Elle loves wild strawberries, but she’s not picky. Raspberries, gooseberries, currants, and serviceberries have all found their way into Elle’s mouth this month, picked straight from the stem and delivered directly to her belly. She loves them all, even the not-quite-yet ripe, cause-you-to-pucker green-turning-purple globes of the prolific gooseberry bush we found on the shore of Woods Lake. Even the raspberries near our house, the thorny stems of which have a pesky way of poking her eager fingers. A sharp stab or two from a wild raspberry bush won’t slow this berry-picker down. Nor will wind, rain, thunder or mosquitoes.

“Strawbee! More. Strawbee.” (Elle hasn’t yet been able to verbally differentiate between the five or so different kinds of berries we can find around here, so for now they are all called strawberries.)

I remember as a child feeling elation at finding a wild strawberry under a leaf, or a ripe raspberry hidden on a bush. The berries themselves were spectacular, no doubt more delicious than anything you could buy in a plastic-wrapped package in a store, but they also held some kind of wild-born magic. They were like little nature presents, gift-wrapped in red and dark purple.

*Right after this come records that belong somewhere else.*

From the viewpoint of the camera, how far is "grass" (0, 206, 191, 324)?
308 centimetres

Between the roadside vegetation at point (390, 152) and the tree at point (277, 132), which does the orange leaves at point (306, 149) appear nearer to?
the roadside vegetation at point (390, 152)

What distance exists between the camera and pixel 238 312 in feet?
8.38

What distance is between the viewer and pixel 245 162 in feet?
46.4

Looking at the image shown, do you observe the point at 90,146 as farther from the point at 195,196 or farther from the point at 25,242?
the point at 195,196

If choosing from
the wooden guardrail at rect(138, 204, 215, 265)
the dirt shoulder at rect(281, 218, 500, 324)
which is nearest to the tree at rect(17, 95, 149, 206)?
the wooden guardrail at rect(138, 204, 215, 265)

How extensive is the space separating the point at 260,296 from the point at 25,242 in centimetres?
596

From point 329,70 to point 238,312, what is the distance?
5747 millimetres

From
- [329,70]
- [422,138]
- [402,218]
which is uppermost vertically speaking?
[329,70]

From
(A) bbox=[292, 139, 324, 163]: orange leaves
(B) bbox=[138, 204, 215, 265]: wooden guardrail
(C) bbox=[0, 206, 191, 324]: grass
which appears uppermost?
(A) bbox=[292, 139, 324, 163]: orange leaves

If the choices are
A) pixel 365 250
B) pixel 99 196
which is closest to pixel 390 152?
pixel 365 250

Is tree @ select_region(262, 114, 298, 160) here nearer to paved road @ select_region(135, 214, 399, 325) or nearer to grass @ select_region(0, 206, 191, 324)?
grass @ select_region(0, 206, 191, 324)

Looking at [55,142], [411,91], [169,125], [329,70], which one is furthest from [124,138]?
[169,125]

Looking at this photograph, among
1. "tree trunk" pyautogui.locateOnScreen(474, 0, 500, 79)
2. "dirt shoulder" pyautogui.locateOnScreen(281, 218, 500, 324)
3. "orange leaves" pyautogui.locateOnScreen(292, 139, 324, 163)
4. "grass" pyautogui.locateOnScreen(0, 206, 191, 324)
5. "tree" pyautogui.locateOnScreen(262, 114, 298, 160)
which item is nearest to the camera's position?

Finding them was as exciting as finding Easter eggs – better, in fact, because I knew my mother hadn’t placed them there specifically for me to find.

At some point, during the shift from childhood into adulthood, I lost that jolt of exhilaration at finding a red-ripe berry to pluck from the vine. I’ve always been a berry-picker, there’s no question; but the fervent urgency to find one, followed by the thrill of locating the perfect specimen to pop into my mouth, waned as I grew older. Especially when there were more sophisticated things to forage around the woods for – like mushrooms.

Kids bring the old thrills of childhood back to their parents, through the purest and simplest of things. Like picking berries. I know my daughter is a berry-picker because I was one, and I would be lying to say that she is alone in being willing to put up with raindrops and mosquito bites while in the hunt for wild berries. The only difference now is that all of my hard-fought spoils go to one pint-sized victor, who doesn’t like to share her strawbees. (I sneak one or two at every picking, nevertheless.)

So while our mountain summer wanes, Elle and I pick berries, plucking the juiciest pearls from their hiding places; making sure, always, to save some for the mice and bears. They taste of sun and heat, rain and earth, but also of summers that have already passed, and of those still to come.